Dans ce sens, l’approche genre est forcement mise en avant pour refléter le discours construit autour de la thématique moderniste. « Près de 8  % des candidats du PAM pour les prochaines législatives sont des femmes », a annoncé aujourd’hui le secrétaire général du parti, Ilyas El Omari lors de sa présentation des grandes lignes de campagne et du bilan de son groupe parlementaire durant les cinq années de la législature qui prend fin.

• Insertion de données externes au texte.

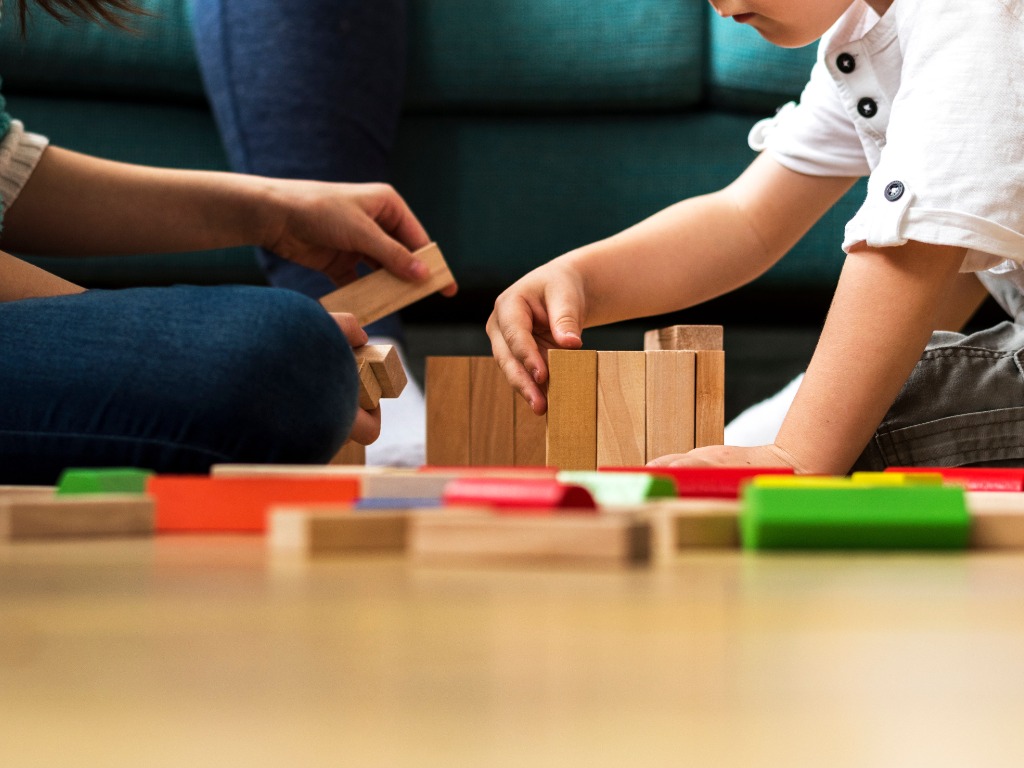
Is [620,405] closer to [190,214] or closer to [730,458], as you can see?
[730,458]

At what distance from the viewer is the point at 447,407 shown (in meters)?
0.87

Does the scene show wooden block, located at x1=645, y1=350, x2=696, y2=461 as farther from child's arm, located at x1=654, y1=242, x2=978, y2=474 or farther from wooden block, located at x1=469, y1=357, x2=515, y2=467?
wooden block, located at x1=469, y1=357, x2=515, y2=467

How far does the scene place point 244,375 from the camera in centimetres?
53

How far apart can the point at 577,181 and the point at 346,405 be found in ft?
2.87

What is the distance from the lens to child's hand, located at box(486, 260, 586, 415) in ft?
2.57

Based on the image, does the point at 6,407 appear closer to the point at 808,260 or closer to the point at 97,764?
the point at 97,764

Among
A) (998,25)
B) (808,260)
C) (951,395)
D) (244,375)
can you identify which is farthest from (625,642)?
(808,260)

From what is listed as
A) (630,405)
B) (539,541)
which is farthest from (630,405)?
(539,541)

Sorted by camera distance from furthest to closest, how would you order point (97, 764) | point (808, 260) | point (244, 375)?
1. point (808, 260)
2. point (244, 375)
3. point (97, 764)

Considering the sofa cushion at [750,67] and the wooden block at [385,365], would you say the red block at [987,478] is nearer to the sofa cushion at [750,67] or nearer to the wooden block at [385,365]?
the wooden block at [385,365]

« Nous sommes le seul parti a présenter six femmes comme tête de listes au niveau local et nous sommes certains de leur victoire », a-t-il lancé indiquant que « de grands militants n’ont pas trouvé malheureusement leur place parmi les candidats » en raison de ce choix de rupture avec les réflexes partisans traditionnels où la doctrine de la reconduction des mêmes élites aux avant-postes est le maître-mot.


De plus, 25 % des candidats sur les listes locales ont moins de 40 ans s’est targué le chef du PAM, pariant sur un sang neuf pour un parti qui pâti d’une image de préfabrication dans les jupes du palais et d’un ADN marqué par le sceau de la cooptation à outrance auprès des élites non politisées mais accusées d’opportunisme, et puisant dans les rangs de gauchistes retournés. « Nous n’alignerons que six anciens parlementaires venus d’autres partis », a rajouté El Omari, affirmant que seulement 16 parlementaires encartés au PAM vont défendre de nouveau leur siège lors du scrutin du 7 octobre. Une manière sans doute de se départir de l’image de caste que traine le parti depuis sa naissance.

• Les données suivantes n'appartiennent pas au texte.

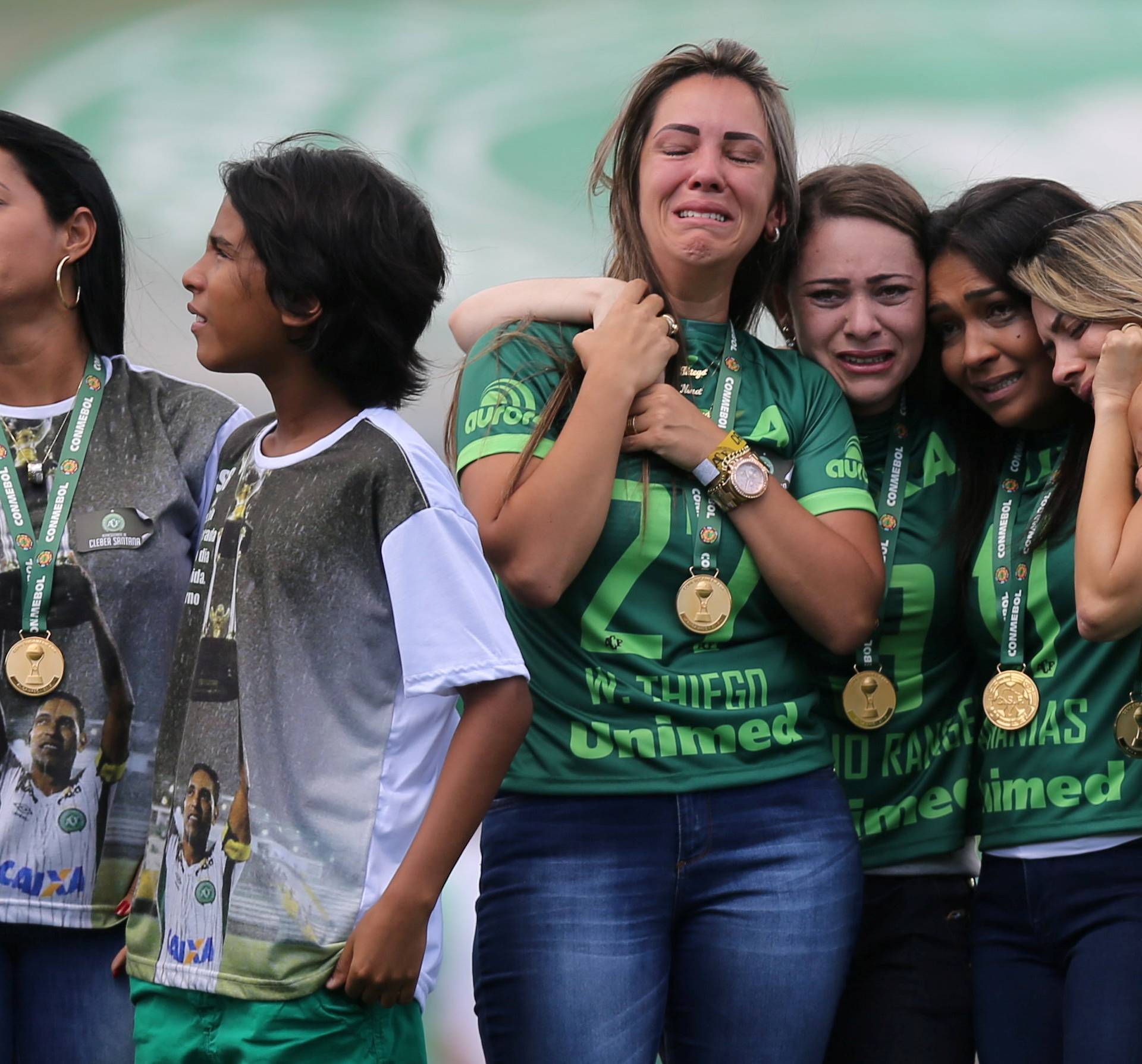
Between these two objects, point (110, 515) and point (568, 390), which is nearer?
point (110, 515)

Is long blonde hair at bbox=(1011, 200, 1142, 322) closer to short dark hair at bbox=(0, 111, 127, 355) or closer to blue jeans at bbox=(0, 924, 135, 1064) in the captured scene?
short dark hair at bbox=(0, 111, 127, 355)

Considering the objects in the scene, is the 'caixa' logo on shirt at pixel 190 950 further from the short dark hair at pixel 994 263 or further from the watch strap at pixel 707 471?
the short dark hair at pixel 994 263

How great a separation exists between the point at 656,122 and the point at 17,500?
40.7 inches

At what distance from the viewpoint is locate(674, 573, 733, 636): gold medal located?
76.0 inches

En ce qui concerne le niveau d’éducation des candidats du parti, le PAM avance le chiffre de 64 % ayant un niveau universitaire, le reste de la troupe ayant au minimum le niveau secondaire. A en croire donc le leader du parti, aucun analphabète ne portera les couleurs du tracteur.

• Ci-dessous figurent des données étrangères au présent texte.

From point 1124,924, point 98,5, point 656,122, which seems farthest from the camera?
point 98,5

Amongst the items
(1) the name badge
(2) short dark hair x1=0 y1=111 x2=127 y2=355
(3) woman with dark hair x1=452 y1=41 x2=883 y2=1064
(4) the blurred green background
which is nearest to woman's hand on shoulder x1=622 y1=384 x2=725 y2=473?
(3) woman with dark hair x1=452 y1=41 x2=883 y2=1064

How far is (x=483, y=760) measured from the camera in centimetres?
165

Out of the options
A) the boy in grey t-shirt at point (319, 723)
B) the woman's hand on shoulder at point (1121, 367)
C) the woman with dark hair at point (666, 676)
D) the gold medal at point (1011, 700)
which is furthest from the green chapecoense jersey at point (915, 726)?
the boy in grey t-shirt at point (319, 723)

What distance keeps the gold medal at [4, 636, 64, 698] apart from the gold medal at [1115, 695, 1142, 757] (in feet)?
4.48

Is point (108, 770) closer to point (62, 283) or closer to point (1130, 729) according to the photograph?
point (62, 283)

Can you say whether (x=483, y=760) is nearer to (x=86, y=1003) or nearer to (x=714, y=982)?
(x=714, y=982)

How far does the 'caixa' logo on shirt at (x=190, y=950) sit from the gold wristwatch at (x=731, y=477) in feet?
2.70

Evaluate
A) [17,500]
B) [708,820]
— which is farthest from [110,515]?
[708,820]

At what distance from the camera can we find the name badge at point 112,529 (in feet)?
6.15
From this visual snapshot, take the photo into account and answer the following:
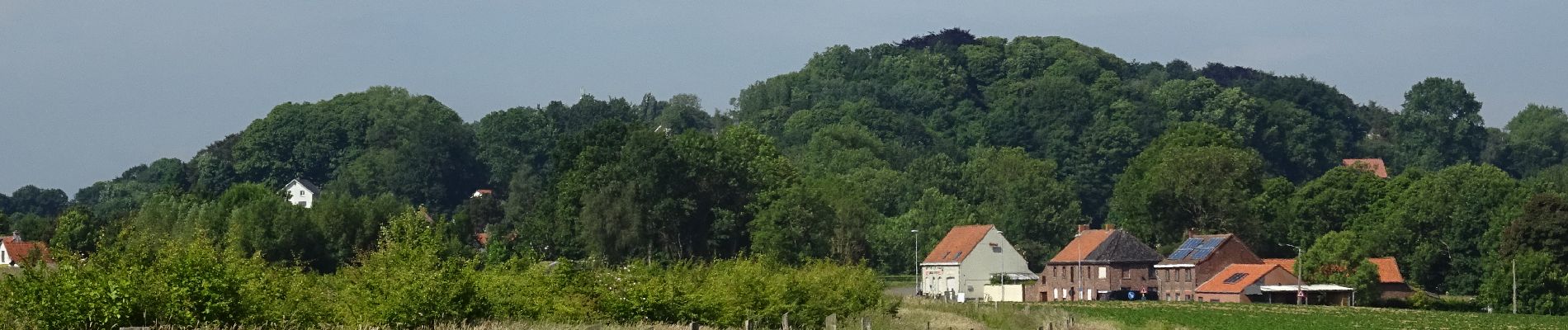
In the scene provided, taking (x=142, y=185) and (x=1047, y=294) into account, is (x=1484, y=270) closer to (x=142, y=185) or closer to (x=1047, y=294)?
(x=1047, y=294)

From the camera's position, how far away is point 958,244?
121 meters

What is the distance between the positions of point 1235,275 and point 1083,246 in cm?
1348

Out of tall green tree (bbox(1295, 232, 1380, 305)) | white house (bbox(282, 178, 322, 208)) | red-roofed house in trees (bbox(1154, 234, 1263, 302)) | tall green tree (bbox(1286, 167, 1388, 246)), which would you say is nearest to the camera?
tall green tree (bbox(1295, 232, 1380, 305))

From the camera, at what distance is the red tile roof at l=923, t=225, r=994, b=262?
11894cm

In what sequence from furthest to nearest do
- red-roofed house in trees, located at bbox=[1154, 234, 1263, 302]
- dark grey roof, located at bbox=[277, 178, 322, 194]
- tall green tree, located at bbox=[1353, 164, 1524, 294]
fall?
dark grey roof, located at bbox=[277, 178, 322, 194], red-roofed house in trees, located at bbox=[1154, 234, 1263, 302], tall green tree, located at bbox=[1353, 164, 1524, 294]

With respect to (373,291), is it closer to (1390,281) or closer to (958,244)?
(1390,281)

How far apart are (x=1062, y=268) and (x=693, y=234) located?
23.0m

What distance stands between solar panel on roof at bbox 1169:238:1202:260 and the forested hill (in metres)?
7.40

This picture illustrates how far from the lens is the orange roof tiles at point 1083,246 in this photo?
376 feet

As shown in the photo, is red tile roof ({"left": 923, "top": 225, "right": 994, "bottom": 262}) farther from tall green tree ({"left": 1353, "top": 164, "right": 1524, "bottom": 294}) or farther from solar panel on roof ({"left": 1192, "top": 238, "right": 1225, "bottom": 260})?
tall green tree ({"left": 1353, "top": 164, "right": 1524, "bottom": 294})

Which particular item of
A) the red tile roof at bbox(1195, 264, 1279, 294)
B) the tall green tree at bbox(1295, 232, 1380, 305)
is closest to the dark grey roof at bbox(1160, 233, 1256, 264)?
the red tile roof at bbox(1195, 264, 1279, 294)

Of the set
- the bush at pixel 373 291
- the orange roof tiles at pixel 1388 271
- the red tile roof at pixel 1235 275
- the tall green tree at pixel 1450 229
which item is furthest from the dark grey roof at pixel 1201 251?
the bush at pixel 373 291

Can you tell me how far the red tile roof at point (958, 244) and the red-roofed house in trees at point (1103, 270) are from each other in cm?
560

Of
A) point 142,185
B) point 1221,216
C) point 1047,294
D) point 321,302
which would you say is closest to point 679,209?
point 1047,294
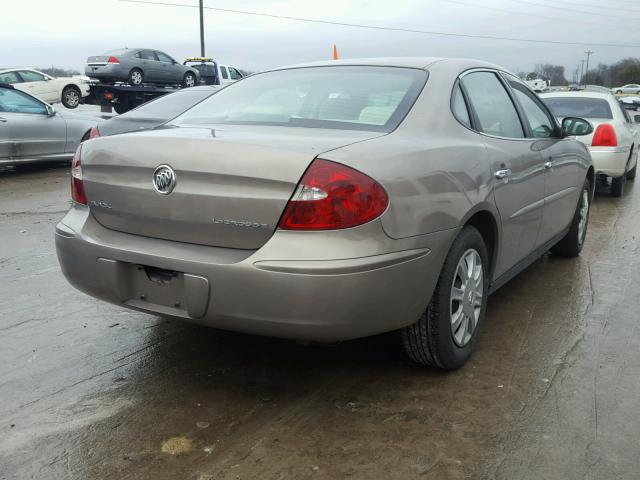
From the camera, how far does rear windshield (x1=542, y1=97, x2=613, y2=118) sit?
9.41m

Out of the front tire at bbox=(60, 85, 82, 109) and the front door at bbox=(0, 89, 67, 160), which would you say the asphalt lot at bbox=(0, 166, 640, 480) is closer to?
the front door at bbox=(0, 89, 67, 160)

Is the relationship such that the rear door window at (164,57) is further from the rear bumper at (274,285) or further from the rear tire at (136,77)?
the rear bumper at (274,285)

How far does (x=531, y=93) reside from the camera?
15.9ft

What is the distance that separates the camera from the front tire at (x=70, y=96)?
2314 cm

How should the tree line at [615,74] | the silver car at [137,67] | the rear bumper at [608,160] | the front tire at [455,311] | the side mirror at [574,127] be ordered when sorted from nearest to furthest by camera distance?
the front tire at [455,311] < the side mirror at [574,127] < the rear bumper at [608,160] < the silver car at [137,67] < the tree line at [615,74]

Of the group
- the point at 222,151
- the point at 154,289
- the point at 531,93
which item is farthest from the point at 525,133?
the point at 154,289

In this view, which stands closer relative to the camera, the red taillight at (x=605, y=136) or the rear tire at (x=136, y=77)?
the red taillight at (x=605, y=136)

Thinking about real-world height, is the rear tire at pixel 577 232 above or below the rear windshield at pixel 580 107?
below

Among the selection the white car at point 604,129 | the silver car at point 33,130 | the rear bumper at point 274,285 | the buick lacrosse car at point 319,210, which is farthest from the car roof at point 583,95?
the rear bumper at point 274,285

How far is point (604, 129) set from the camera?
29.5ft

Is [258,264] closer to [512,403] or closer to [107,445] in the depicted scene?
[107,445]

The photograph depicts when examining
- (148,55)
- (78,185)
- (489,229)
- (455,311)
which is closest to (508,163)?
(489,229)

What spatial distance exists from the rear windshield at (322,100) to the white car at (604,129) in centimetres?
559

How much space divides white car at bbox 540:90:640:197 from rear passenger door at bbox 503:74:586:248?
391 centimetres
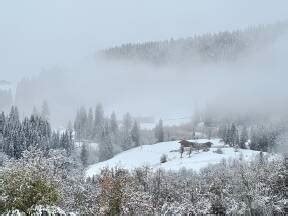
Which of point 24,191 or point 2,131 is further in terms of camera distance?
point 2,131

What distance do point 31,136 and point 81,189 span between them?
382 feet

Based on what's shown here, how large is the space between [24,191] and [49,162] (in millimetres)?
7306

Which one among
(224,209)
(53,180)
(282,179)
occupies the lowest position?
(224,209)

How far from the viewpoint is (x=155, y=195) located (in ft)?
333

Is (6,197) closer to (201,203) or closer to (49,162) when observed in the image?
(49,162)

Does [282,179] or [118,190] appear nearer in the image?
[118,190]

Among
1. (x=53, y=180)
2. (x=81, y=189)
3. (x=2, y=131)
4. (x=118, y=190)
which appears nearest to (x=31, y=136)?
(x=2, y=131)

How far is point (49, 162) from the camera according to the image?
47.3 meters

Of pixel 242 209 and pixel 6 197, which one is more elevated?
pixel 6 197

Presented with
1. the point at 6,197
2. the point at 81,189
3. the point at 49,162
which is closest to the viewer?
the point at 6,197

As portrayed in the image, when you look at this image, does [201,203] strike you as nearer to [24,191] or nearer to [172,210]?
[172,210]

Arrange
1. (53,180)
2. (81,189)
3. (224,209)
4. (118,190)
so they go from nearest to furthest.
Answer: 1. (53,180)
2. (118,190)
3. (81,189)
4. (224,209)

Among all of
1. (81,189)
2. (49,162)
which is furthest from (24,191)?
(81,189)

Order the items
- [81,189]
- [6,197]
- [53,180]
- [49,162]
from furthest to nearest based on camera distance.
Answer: [81,189]
[49,162]
[53,180]
[6,197]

70 millions de dirhams pour la campagne

La campagne électorale qui commence samedi a nécessité la mobilisation de 70 millions de dirhams au parti, selon les premières estimations divulguées à la presse ce matin, en plus de la cagnotte de 2 millions consacrée par le ministère de l’intérieur pour l’impression des tracts, 2 millions pour le transport et la logistique, 2 millions pour la formation de plus de 100 directeurs de campagne, et 1,8 millions pour les loyers seront alloués à cette campagne. Le reste est réparti entre les agences de communication et les frais de ramassage des matériels de campagne.


El Omari n’a pas laissé passer l’occasion de démentir que son parti a eu recours à des sociétés étrangères pour sa campagne comme le laissait entendre la rumeur. « Nous n’avons transféré aucun centime à l’étranger, et tout le monde peut vérifier dans les registres de l’Office des changes ce que j’avance. Maintenant, si les sociétés avec qui nous travaillons au Maroc ont sous-traité des travaux ou des commandes à l’étranger ou importé de biens et services dans ce sens, cela n’est pas de notre ressort », a-t-il indiqué pour insister sur la préférence nationale prônée par le PAM dans ce domaine.


Enfin, en matière de soutien juridique, El Omari a indiqué que chaque candidat sera accompagné de trois avocats, « qui seront attentifs à toutes les tentatives d’intervention de l’Administration qui viendraient en soutien au « parti majoritaire », allusion directe à son grand rival le PJD dont le ministre de la Justice, Mustapha Ramid supervise les élections au sein de la Commission interministérielle en charge du suivi du scrutin.